** START OF Provided text **

Another reason is that formulas with named variables are readily checked
against the algebra they are intended to implement (they resemble
Fortran expressions). The use of named variables and named functions
also makes the spreadsheet structure more transparent.
Cell reference
In
place of a named cell, an alternative approach is to use a cell (or
grid) reference. Most cell references indicate another cell in the same
spreadsheet, but a cell reference can also refer to a cell in a
different sheet within the same spreadsheet, or (depending on the
implementation) to a cell in another spreadsheet entirely, or a value
from a remote application.

** END OF Provided text **
** START OF Dataset content **

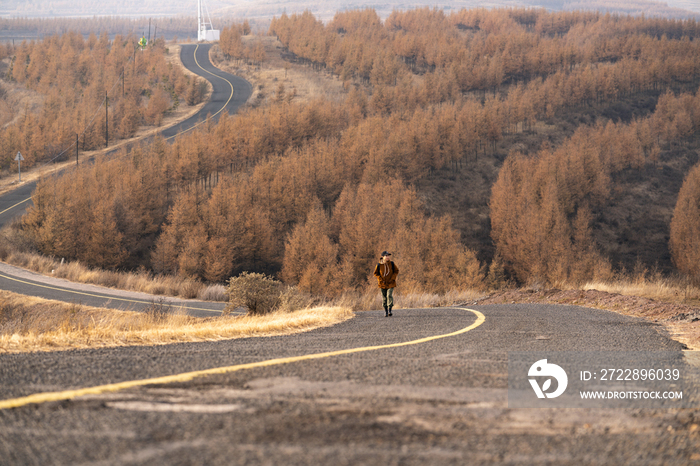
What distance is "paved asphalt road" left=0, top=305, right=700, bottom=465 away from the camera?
8.74 ft

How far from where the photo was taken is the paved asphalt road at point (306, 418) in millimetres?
2664

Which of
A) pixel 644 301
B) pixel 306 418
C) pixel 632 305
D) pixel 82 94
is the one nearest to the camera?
pixel 306 418

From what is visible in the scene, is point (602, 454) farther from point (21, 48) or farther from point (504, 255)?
point (21, 48)

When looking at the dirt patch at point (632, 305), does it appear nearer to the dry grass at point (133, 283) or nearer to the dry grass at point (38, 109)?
the dry grass at point (133, 283)

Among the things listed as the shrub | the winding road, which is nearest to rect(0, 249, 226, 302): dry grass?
the shrub

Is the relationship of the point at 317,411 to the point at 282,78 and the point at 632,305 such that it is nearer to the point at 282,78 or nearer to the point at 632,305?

** END OF Dataset content **

Given problem 1 >>
Write out the section of the spreadsheet passage that opens with the words containing "Another reason is" and closes with "a remote application.".
Given problem 2 >>
Extend the passage on spreadsheet formulas and references, starting from the point at which it stops.

Right answer 1 >>
Another reason is that formulas with named variables are readily checked
against the algebra they are intended to implement (they resemble
Fortran expressions). The use of named variables and named functions
also makes the spreadsheet structure more transparent.
Cell reference
In
place of a named cell, an alternative approach is to use a cell (or
grid) reference. Most cell references indicate another cell in the same
spreadsheet, but a cell reference can also refer to a cell in a
different sheet within the same spreadsheet, or (depending on the
implementation) to a cell in another spreadsheet entirely, or a value
from a remote application.

Right answer 2 >>
A typical cell reference in "A1" style consists of one or
two case-insensitive letters to identify the column (if there are up to
256 columns: A–Z and AA–IV) followed by a row number (e.g., in the range
1–65536). Either part can be relative (it changes when the formula it
is in is moved or copied), or absolute (indicated with $ in front of the
part concerned of the cell reference). The alternative "R1C1" reference
style consists of the letter R, the row number, the letter C, and the
column number; relative row or column numbers are indicated by enclosing
the number in square brackets. Most current spreadsheets use the A1
style, some providing the R1C1 style as a compatibility option.
When the computer calculates a formula in one cell to update the
displayed value of that cell, cell reference(s) in that cell, naming
some other cell(s), causes the computer to fetch the value of the named
cell(s).
A cell on the same "sheet" is usually addressed as:
=A1
A cell on a different sheet of the same spreadsheet is usually addressed as:
=SHEET2!A1 (that is; the first cell in sheet 2 of the same spreadsheet).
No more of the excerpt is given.